Theologians consume words. They are the building blocks of theology. I am no theologian, I do however listen to them and I read what they write. I consider pastors to be professional theologians.
Often I hear some pastors describe the Gospel as "trumping" the Law. Now, I think I know what they are saying, they are implying that mercy triumphs over judgment. Put it this way, let us say they are possibly implying that.
However, trumping sometimes carries the notion of trashing or overriding and a layman might get the impression that the Law is a bad thing, something that must be despised, rejected. When that happens, one has become an antinomian.
Hmmm. Is something bad because it makes me feel no good? How can an evil thing condemn another evil thing?

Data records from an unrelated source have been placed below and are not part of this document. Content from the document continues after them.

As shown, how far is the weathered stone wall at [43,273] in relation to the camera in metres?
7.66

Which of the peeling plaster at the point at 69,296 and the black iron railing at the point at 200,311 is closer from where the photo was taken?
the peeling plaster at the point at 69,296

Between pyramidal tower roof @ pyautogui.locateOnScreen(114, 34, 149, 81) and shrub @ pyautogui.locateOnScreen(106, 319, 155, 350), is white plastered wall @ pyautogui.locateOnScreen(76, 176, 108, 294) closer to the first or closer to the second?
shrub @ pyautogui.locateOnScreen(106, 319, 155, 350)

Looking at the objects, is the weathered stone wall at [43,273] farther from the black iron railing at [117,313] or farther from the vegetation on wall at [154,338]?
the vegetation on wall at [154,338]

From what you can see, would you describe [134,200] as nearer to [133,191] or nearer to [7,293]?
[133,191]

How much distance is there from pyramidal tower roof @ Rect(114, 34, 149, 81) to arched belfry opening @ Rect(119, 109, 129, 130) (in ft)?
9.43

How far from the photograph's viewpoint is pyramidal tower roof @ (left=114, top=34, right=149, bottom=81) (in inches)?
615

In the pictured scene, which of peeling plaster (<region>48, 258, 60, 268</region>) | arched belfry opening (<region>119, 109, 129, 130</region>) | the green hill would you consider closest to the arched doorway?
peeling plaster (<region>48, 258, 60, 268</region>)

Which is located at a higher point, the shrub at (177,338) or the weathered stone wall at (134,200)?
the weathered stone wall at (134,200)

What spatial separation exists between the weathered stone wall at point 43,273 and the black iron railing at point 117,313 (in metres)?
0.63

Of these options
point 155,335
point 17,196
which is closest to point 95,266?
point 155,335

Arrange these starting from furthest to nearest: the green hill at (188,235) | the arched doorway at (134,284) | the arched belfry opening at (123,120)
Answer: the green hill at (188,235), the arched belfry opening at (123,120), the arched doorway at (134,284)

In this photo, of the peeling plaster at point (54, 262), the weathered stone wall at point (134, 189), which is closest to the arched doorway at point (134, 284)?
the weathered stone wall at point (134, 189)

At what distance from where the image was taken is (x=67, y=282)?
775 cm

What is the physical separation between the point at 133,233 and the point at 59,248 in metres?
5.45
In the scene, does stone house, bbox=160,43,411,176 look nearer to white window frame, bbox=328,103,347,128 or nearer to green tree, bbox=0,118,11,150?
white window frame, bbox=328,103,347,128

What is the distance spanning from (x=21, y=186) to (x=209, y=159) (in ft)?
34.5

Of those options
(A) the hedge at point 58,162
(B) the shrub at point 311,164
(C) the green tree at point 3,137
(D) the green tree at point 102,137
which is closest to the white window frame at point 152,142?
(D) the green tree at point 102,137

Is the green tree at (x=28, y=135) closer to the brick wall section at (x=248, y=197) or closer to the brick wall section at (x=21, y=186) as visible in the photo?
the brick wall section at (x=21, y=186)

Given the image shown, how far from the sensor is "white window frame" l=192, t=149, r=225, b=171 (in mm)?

Reading St. Paul's letters, I could not say that he ever ones hinted that the Law is bad thing. His words do not go there. Read Rom 7:7, 12.
It does not serve well if one gives the impression that since the Gospel has come, the Law must be condemned. Rather St. Paul speaks of sin that is to be condemned, not the Law. St. Paul repeatedly said that the Law is good.
For sure, I am condemned by the Law, but though it condemns me, it is a very very good thing for it makes me run to the Gospel such that Christ might shelter me, cover me with his righteousness and shield me.
So does it have to be bad, because I am no good? Nope.